3. Add packaging materials
Add jars, bottles, pouches, labels, lids, shrink bands, and shipping boxes. Include these in your recipes so packaging costs are reflected in your per-unit cost.
4. Add equipment
Register your production equipment: commercial mixers, dehydrators, canning equipment, scales, thermometers. Track usage hours and maintenance schedules, especially for equipment that requires calibration.
5. Set up your finished products
Create entries for each product you sell: 8oz jam jars, spice blend pouches, sauce bottles, etc. Add variants for different flavors or sizes. The nutrition label will be auto-generated from recipe ingredients.
6. Add vendors and customers
Add your ingredient suppliers (farms, wholesalers, co-ops) and your customers (stores, farmers market regulars, wholesale buyers).
Day-to-Day Operations
Regular tasks for producing food products with full traceability.
Create recipes with nutrition and allergen tracking
Build a recipe for each product. Add ingredients with precise quantities, and Ardent Seller calculates the per-unit nutrition facts (calories, fat, sodium, etc.) and compiles the allergen list. Add step-by-step instructions with temperatures and timings.
Purchase ingredients with lot tracking
When you receive a shipment of ingredients, record the purchase with the vendor, quantities, costs, and lot/batch numbers from the supplier. This lot information flows through to production for full traceability.
Run production batches
When you produce a batch of jam or spice blend, record a production run. Select the recipe, set the batch size, and assign your own lot number (e.g., "SB-2024-0315-A"). Ingredient lots are linked to the finished product lot for traceability.
Record sales
Record sales to stores, market customers, or online buyers. Select the customer, add products with quantities and prices, and note the lot numbers of the products sold for traceability.
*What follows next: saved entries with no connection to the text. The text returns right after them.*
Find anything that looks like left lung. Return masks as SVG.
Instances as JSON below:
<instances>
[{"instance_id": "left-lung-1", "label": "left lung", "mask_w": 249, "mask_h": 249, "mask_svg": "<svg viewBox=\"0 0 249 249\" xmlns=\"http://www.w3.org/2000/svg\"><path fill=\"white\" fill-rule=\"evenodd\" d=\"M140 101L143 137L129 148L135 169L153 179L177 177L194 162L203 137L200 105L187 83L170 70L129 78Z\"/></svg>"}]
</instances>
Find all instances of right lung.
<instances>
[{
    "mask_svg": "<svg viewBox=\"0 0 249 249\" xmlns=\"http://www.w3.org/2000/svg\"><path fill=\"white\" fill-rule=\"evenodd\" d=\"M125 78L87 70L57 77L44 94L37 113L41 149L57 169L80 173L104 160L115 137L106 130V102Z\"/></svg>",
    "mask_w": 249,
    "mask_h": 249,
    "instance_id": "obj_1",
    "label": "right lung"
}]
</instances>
Check ingredient stock before production
Before starting a production run, verify you have enough of every ingredient. The replenish workflow flags items below their replenish points and helps you build purchase orders to your suppliers.
Transfer stock between areas
Move finished goods from your production area to cold storage or to your market booth inventory. Transfers keep both locations accurate.
Periodic Reviews
Weekly or monthly tasks for food safety compliance and business health.
Perform a stocktake
Count all ingredients and finished goods. The guided stocktake highlights variances between expected and actual quantities and creates adjustment transactions. Especially important for perishable ingredients.
Run traceability reports
Generate a traceability report that traces every finished product lot back through production to the ingredient lots used. This is your primary tool for food safety audits and recall preparedness.
Review allergen compliance
Periodically review your product recipes to ensure allergen data is accurate and up to date. Check that new ingredients have been properly flagged and that nutrition labels reflect current formulations.
Review equipment maintenance
Check which equipment is due for maintenance, calibration, or replacement. Well-maintained equipment is critical for food safety and consistent product quality.
Review inventory valuation
Check the value of ingredients and finished goods on hand. For perishable items, this helps you identify stock that should be used soon or written off.
End-of-period closeout
At month or quarter end, reconcile your inventory, review financials, and generate summary reports for your records and any regulatory requirements.